The memo makes it clear that “the applicable plan is the only entity with appeal rights/party status when Medicare pursues recovery directly from the applicable plan. The beneficiary is not a party to applicable plan appeals. However, CMS is required to provide notice to the beneficiary of the applicable plan’s intent to appeal and will provide such notice if the applicable plan files a request for a redetermination.”

The memo also explains that “proper proof of representation must be submitted in writing prior to or with a request for appeal in order for an attorney, agent or other entity to file an appeal on behalf of an applicable plan or act on behalf of an applicable plan with respect to an appeal that has been requested.” Appeal requests without proper proof of representation will be dismissed. “Proper proof of representation may be submitted with a request to vacate the dismissal, but the better course of action is to make sure that proper proof of representation has been submitted when requesting a redetermination.” Separate proof of representation is required even where an applicable plan may have identified an agent for recovery correspondence as part of the Medicare, Medicaid & SCHIP Extension Act of 2007 Section 111 reporting process.

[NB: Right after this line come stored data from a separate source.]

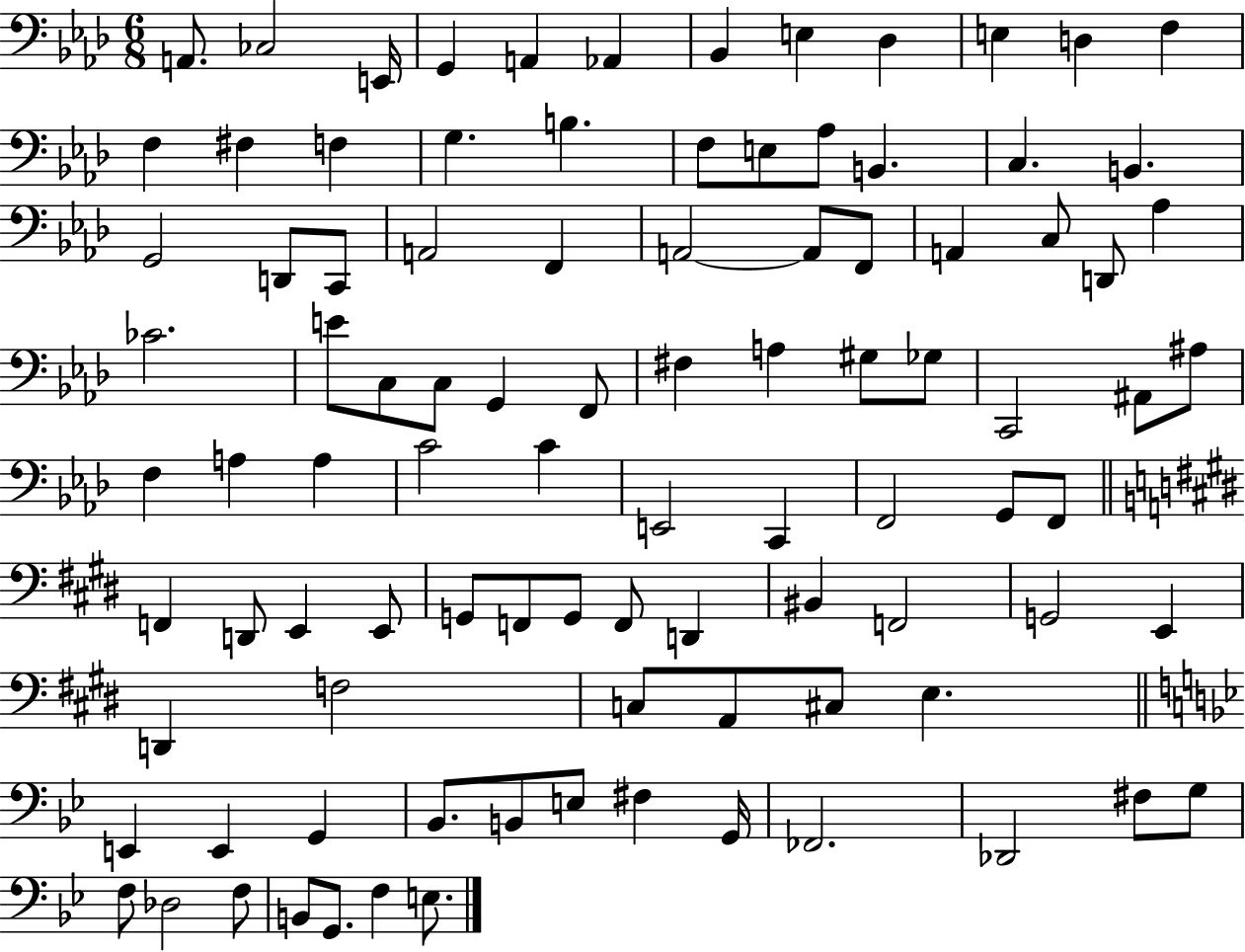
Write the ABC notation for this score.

X:1
T:Untitled
M:6/8
L:1/4
K:Ab
A,,/2 _C,2 E,,/4 G,, A,, _A,, _B,, E, _D, E, D, F, F, ^F, F, G, B, F,/2 E,/2 _A,/2 B,, C, B,, G,,2 D,,/2 C,,/2 A,,2 F,, A,,2 A,,/2 F,,/2 A,, C,/2 D,,/2 _A, _C2 E/2 C,/2 C,/2 G,, F,,/2 ^F, A, ^G,/2 _G,/2 C,,2 ^A,,/2 ^A,/2 F, A, A, C2 C E,,2 C,, F,,2 G,,/2 F,,/2 F,, D,,/2 E,, E,,/2 G,,/2 F,,/2 G,,/2 F,,/2 D,, ^B,, F,,2 G,,2 E,, D,, F,2 C,/2 A,,/2 ^C,/2 E, E,, E,, G,, _B,,/2 B,,/2 E,/2 ^F, G,,/4 _F,,2 _D,,2 ^F,/2 G,/2 F,/2 _D,2 F,/2 B,,/2 G,,/2 F, E,/2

The memo indicates that “the applicable plan may appeal the amount of the debt and/or the existence of the debt. However, the regulation does not permit applicable plans to appeal the issue of who is the responsible party/correct debtor. Requests for appeal on the basis that the applicable plan is not the correct debtor will therefore be dismissed. Medicare’s decision regarding who or what entity it is pursuing recovery from is not subject to appeal.”

CMS’ memo can be found here.

In order to assist and inform interested parties and stakeholders, CMS also announced it will be presenting a webinar on “Applicable Plan” Appeals. The presentation will include “an introduction to the appeals process (as the process is new to applicable plans), information on the appeals process specific to applicable plans, and tips/suggestions to applicable plans regarding the recovery process, including appeals.” The webinar will be held on April 28, 2015 at 1:00 PM Eastern time, and sign-ups are now open. CMS has asked that those planning on attending begin logging in approximately 15 minutes before the start time, due to the large number of anticipated participants.

For those of you interested in learning more about what this new appeals process means for payers, please visit  this article on workcompwire.com where I discuss that the MSP Act has always provided the Medicare beneficiary with the right to seek an appeal if he or she disagreed with the amount of the reimbursement sought by Medicare. However, despite considering workers’ compensation plans, liability and no-fault insurers, and self-insurers as primary payers, the MSP Act did not include an appeals process for these non-group health plans (NGHPs). If a payer disagreed with Medicare’s assessment of a conditional payment owed, there was no formal process for an appeal. In 2013, the Strengthening Medicare and Reimbursing Tax Payers (SMART) Act proposed an amendment to the MSP, which would give NGHPs the right to appeal and a formal appeals process when Medicare pursued a recovery directly from them. After more than a year of collecting and considering public comment, CMS published the final rule, which becomes effective April 28, 2015. Finally, employers, carriers, and administrators in the workers’ compensation system will have a process to voice their disagreement or concerns with the items and amount of Medicare reimbursement.